Let the games begin

As Netflix makes its move into the mobile games market, let’s take a look at what the boom in cloud gaming will mean for service providers.
Gaming sceme

A perfect storm of conditions is helping to drive the next big wave of opportunity for service providers … cloud gaming. Leveraging the increasingly faster speeds of both fixed and mobile networks – as well the lower latency of these enhanced networks – service providers are looking for additional means to drive revenues as well as capture subscribers.

Over the past 18 months it seems like everyone is getting into the gaming market, including webscale operators such as Amazon, Google and Facebook. However, what is notable are the growing number of service providers that plan to offer cloud gaming to their subscribers. 

Netflix announced it plans to offer mobile games to its subscribers in July 2021 – at no additional charge and with no advertising to add value to its service. With subscriber growth beginning to show signs of stagnation – combined with the onslaught of new video streaming services being launched seemingly daily – it is believed that the addition of gaming may entice new customers to sign up while reducing churn. In other words, Netflix might as well join the party rather than compete with gaming services for both audience time and money.

And this strategy appears to already be working. Just the announcement of plans to offer gaming, helped Netflix nearly double the number of new subscribers over the same quarter in 2020. The bulk of the growth came from EMEA, where Netflix is currently trialing its games in Poland, Italy and Spain. And on November 2, it announced global availability of its games to Android users.

And while this all sounds like Netflix wants to simply enhance the enjoyment of its services, rather than monetize it (in their own words), there are likely bigger aspirations down the road.

Why the initial focus on mobile games? It’s simple. Reach. There are far more people with access to mobile devices across the globe than game consoles. Additionally, Netflix can leverage its own technology and experience to distribute its games globally. And while Netflix is not currently known for gaming, it has rapidly built up a library of both global and regional specific original video content in a fairly short period of time and expects the same strategy will work for the development of games. 

Additionally, there is the potential for crossover between games and the shows it develops. A popular character on a series may find its way into its own game and vice versa. Furthermore, fans of a particular story may want to engage further or go deeper into a character’s backstory, offering an interactive experience that is expected to increase the hours of engagement for customers – a key metric for Netflix.

With over 200 million streaming subscribers (and their household members), Netflix already has a strong audience for its mobile gaming. But why not go after the two billion monthly mobile game players who, according to the GSMA Mobile Economy Report 2021, utilize their smart phones to play games?

A number of key drivers make mobile gaming appealing to service providers, including the rapid deployment of 5G networks that offer faster speeds and lower latency,
The next question is: How does it affect the mobile network?

The necessity of addressing cloud gaming has not gone unnoticed by the industry. 3GPP Release 16 addresses some of the foundational requirements necessary to support cloud gaming – including the need for more edge computing, power requirements, traffic management, mobility aspects and, of course, the need to support the latency requirements of gaming on both the downlink and uplink segments of the network. Release 17 will offer expanded capabilities.

> [WRITTEN TASK 1]:
Decide whether each statement agrees with the cloud gaming article, answering yes or no and quoting the words that settle it: (a) Netflix charges an extra fee for its mobile games. (b) Netflix is trialing its games in Poland, Italy and Spain. (c) The GSMA Mobile Economy Report 2021 counts two billion monthly mobile game players.
> [WRITTEN TASK 2]:
According to the cloud gaming article, on what date did Netflix announce global availability of its games to Android users?
> [WRITTEN TASK 3]:
Using the cloud gaming article, explain why Netflix is focusing first on mobile games.

> [DATA SECTION]:
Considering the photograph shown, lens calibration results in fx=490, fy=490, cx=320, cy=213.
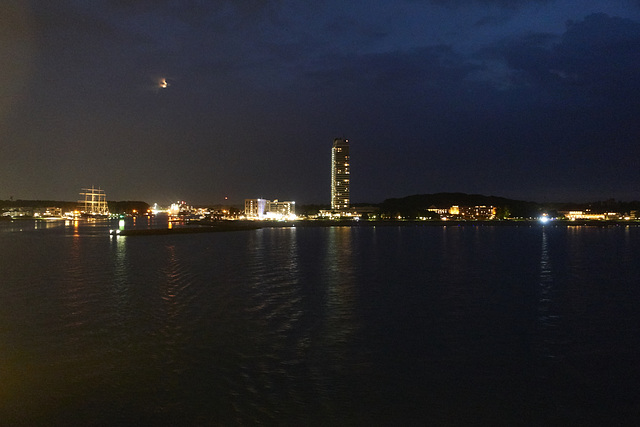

> [EXERCISE OUTPUT 1]:
(a) No: "at no additional charge and with no advertising"
(b) Yes: "where Netflix is currently trialing its games in Poland, Italy and Spain"
(c) Yes: "the two billion monthly mobile game players who, according to the GSMA Mobile Economy Report 2021, utilize their smart phones to play games"

> [EXERCISE OUTPUT 2]:
November 2.

> [EXERCISE OUTPUT 3]:
The reason is reach, because far more people around the world have access to mobile devices than to game consoles. Netflix can also use its own technology and experience to distribute its games globally.